_TASK INSTRUCTIONS_
Gather every line from the entries below that includes "solid".

_SUPPLIED MATERIAL_
++++++++

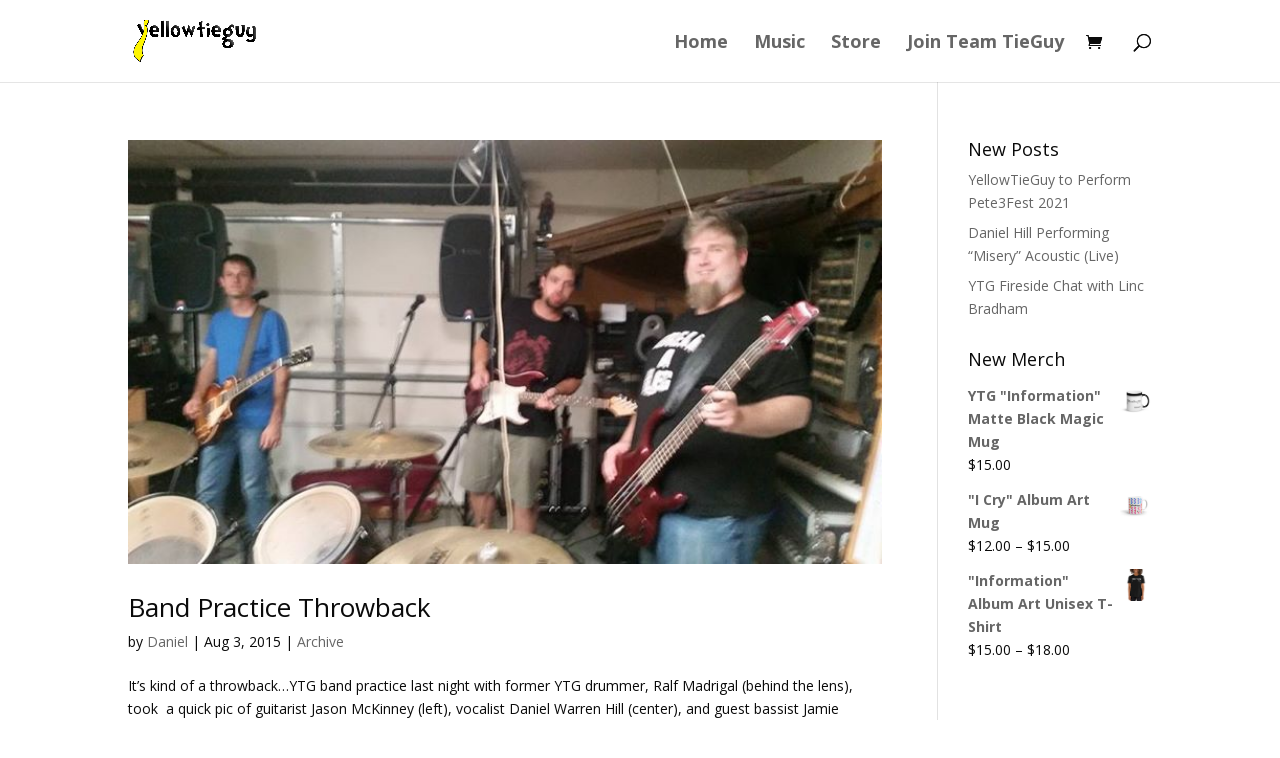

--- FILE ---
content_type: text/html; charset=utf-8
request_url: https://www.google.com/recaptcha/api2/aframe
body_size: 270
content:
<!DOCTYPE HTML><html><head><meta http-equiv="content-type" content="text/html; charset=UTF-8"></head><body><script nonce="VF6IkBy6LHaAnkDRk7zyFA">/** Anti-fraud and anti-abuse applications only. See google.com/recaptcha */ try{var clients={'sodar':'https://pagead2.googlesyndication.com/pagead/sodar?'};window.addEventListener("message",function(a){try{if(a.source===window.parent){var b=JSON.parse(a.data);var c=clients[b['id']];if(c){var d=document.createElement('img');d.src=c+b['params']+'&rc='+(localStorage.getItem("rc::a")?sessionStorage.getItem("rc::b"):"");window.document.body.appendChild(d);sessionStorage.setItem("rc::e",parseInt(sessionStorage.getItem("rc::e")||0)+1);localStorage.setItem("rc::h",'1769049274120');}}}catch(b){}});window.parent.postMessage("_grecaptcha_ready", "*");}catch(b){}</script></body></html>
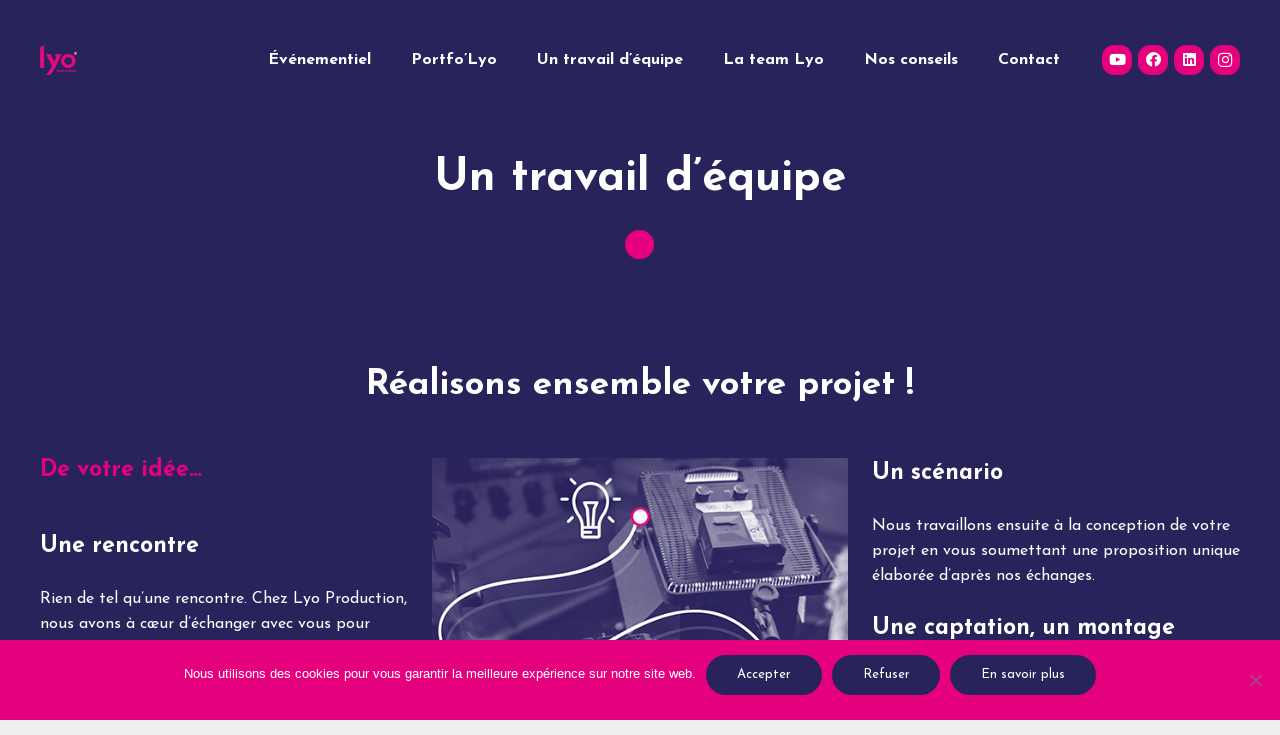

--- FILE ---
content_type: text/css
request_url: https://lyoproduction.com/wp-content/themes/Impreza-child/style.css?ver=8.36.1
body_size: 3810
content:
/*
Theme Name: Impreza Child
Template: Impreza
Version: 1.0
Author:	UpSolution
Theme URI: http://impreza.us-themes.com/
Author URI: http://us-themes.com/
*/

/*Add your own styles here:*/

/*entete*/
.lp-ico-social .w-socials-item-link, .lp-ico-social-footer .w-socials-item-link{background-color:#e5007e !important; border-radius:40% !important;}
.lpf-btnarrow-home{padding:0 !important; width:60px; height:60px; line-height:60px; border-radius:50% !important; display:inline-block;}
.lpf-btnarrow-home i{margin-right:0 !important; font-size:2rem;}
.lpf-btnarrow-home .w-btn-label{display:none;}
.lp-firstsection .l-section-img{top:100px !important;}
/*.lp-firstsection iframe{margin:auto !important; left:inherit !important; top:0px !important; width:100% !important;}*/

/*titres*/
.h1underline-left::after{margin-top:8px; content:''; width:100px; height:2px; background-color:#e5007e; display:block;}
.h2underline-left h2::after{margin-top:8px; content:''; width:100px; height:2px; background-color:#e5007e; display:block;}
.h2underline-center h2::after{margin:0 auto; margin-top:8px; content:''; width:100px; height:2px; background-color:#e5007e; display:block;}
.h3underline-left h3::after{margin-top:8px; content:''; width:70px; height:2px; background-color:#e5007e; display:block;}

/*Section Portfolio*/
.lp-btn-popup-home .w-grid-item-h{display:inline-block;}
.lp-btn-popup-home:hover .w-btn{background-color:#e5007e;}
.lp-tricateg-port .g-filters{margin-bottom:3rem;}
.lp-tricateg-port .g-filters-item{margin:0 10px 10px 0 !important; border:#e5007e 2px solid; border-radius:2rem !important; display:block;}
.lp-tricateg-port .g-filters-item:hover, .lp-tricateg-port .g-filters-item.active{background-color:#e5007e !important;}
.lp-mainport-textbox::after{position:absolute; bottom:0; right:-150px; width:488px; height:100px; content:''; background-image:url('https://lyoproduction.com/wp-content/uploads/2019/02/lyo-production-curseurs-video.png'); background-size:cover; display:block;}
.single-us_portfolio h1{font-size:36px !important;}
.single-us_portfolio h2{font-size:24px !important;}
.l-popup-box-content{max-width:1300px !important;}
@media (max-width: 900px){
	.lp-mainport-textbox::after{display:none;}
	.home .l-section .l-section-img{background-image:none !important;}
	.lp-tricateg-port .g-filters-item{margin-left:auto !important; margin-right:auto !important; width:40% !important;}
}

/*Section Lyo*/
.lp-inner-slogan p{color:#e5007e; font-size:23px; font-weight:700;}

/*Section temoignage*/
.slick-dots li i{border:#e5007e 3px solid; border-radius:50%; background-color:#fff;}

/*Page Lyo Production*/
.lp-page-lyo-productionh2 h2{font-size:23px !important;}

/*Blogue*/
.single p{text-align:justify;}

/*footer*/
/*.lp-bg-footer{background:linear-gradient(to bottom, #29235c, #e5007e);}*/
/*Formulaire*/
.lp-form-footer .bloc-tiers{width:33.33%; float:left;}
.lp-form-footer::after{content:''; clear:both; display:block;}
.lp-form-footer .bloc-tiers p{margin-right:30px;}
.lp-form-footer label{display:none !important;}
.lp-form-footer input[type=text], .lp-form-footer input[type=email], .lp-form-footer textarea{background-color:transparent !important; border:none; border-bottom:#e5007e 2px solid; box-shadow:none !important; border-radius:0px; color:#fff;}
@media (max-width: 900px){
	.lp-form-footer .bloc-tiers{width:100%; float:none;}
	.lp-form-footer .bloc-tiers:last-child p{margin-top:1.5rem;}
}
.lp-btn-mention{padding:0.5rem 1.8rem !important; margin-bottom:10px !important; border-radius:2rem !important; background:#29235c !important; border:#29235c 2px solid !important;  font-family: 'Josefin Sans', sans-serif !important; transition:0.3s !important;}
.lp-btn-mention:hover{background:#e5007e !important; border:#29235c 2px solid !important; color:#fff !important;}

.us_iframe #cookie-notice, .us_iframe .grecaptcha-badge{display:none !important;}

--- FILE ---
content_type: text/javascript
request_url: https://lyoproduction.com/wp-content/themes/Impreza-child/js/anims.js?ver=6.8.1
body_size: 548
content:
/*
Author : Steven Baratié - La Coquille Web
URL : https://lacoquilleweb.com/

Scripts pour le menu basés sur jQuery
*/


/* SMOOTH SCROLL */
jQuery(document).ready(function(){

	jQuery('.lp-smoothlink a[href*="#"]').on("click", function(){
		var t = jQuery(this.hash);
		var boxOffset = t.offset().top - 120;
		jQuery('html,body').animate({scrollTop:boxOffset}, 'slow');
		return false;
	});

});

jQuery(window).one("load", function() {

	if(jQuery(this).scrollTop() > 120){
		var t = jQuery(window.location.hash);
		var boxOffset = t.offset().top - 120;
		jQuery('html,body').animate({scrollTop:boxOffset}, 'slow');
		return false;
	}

++++++++

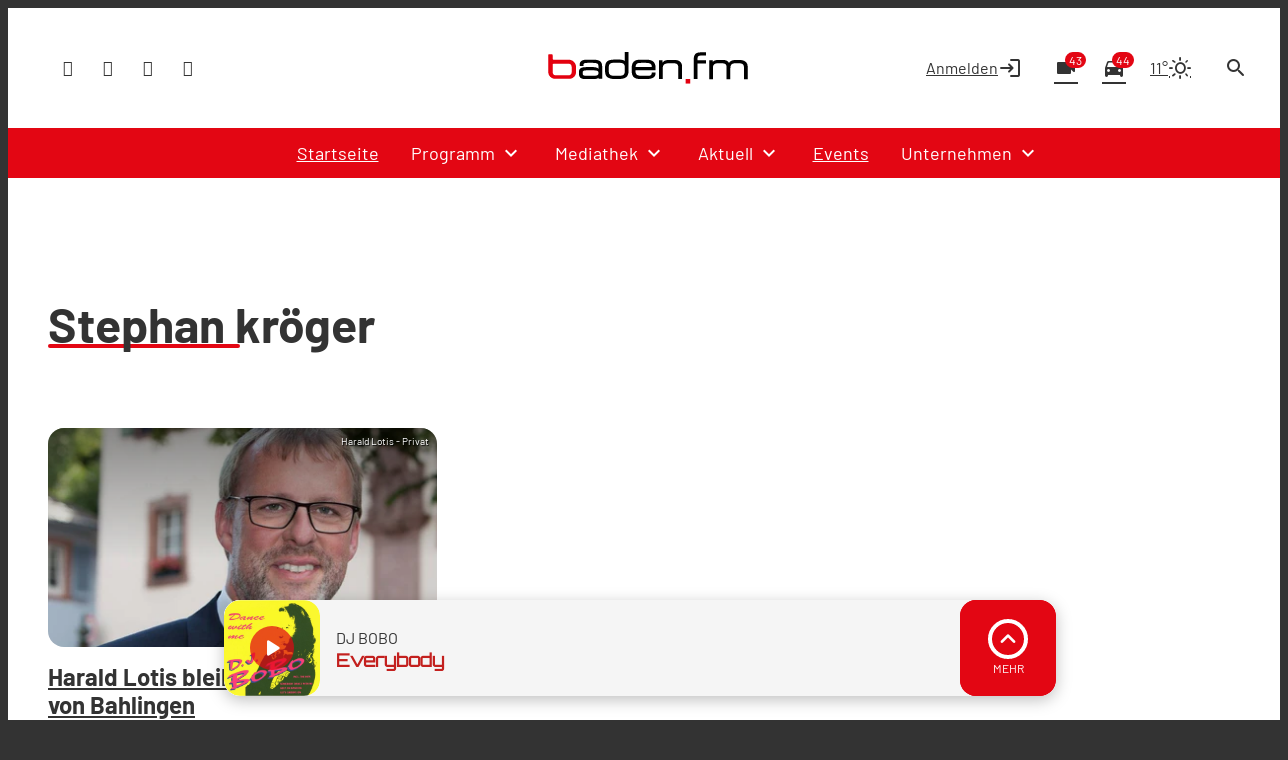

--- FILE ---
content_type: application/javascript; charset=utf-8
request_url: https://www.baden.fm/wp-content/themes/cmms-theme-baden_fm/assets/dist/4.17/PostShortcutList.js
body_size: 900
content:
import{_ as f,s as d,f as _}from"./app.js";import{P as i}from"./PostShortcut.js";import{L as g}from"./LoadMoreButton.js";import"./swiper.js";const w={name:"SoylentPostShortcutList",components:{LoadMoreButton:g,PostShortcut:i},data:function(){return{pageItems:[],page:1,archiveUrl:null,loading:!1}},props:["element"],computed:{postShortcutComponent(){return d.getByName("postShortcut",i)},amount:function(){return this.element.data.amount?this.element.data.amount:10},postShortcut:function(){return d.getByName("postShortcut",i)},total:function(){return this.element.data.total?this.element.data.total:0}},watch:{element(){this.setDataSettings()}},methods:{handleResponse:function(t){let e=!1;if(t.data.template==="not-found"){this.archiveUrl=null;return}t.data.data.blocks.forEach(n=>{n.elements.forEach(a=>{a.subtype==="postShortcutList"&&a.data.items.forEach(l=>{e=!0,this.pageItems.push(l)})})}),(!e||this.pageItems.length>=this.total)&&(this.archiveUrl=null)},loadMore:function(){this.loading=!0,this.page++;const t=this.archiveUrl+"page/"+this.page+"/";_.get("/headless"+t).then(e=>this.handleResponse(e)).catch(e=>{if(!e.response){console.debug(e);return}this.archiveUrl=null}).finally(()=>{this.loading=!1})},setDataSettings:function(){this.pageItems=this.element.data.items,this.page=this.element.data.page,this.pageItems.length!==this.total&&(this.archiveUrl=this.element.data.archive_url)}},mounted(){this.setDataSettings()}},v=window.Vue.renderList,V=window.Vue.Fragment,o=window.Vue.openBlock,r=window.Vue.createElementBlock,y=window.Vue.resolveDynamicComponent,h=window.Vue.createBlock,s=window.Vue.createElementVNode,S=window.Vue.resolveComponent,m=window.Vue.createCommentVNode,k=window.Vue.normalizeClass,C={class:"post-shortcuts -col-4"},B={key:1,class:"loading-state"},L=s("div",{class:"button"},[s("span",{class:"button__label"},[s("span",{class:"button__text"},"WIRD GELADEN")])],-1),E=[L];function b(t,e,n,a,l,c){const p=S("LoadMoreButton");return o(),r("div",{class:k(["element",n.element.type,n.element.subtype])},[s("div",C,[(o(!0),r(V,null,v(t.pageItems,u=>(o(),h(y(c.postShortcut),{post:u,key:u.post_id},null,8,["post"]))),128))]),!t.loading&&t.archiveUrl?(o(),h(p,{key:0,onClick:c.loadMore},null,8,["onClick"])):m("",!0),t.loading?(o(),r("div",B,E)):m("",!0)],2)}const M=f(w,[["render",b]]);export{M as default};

++++++++

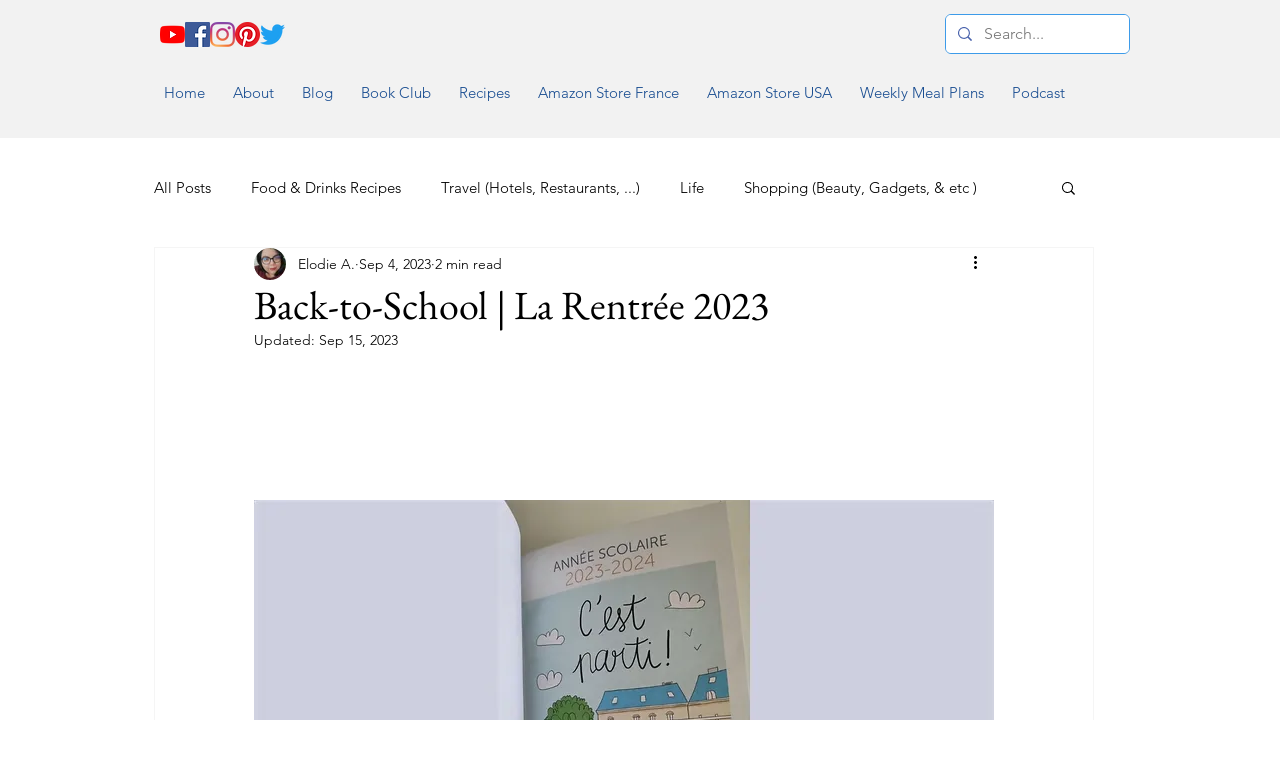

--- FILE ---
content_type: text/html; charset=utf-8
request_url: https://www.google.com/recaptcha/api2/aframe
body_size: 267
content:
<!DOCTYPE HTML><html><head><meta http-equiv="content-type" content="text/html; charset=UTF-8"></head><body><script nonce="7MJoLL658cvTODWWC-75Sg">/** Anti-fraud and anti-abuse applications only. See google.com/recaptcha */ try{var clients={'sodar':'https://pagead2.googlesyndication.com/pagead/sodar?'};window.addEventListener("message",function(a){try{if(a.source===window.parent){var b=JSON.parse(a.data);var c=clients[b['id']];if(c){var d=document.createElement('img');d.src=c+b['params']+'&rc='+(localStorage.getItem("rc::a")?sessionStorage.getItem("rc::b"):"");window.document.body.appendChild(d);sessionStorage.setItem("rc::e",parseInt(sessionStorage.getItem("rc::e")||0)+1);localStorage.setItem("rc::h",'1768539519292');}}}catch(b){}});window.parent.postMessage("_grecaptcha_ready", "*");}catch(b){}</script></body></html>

++++++++

_TASK RESPONSE_
.lp-tricateg-port .g-filters-item{margin:0 10px 10px 0 !important; border:#e5007e 2px solid; border-radius:2rem !important; display:block;}
.slick-dots li i{border:#e5007e 3px solid; border-radius:50%; background-color:#fff;}
.lp-form-footer input[type=text], .lp-form-footer input[type=email], .lp-form-footer textarea{background-color:transparent !important; border:none; border-bottom:#e5007e 2px solid; box-shadow:none !important; border-radius:0px; color:#fff;}
.lp-btn-mention{padding:0.5rem 1.8rem !important; margin-bottom:10px !important; border-radius:2rem !important; background:#29235c !important; border:#29235c 2px solid !important;  font-family: 'Josefin Sans', sans-serif !important; transition:0.3s !important;}
.lp-btn-mention:hover{background:#e5007e !important; border:#29235c 2px solid !important; color:#fff !important;}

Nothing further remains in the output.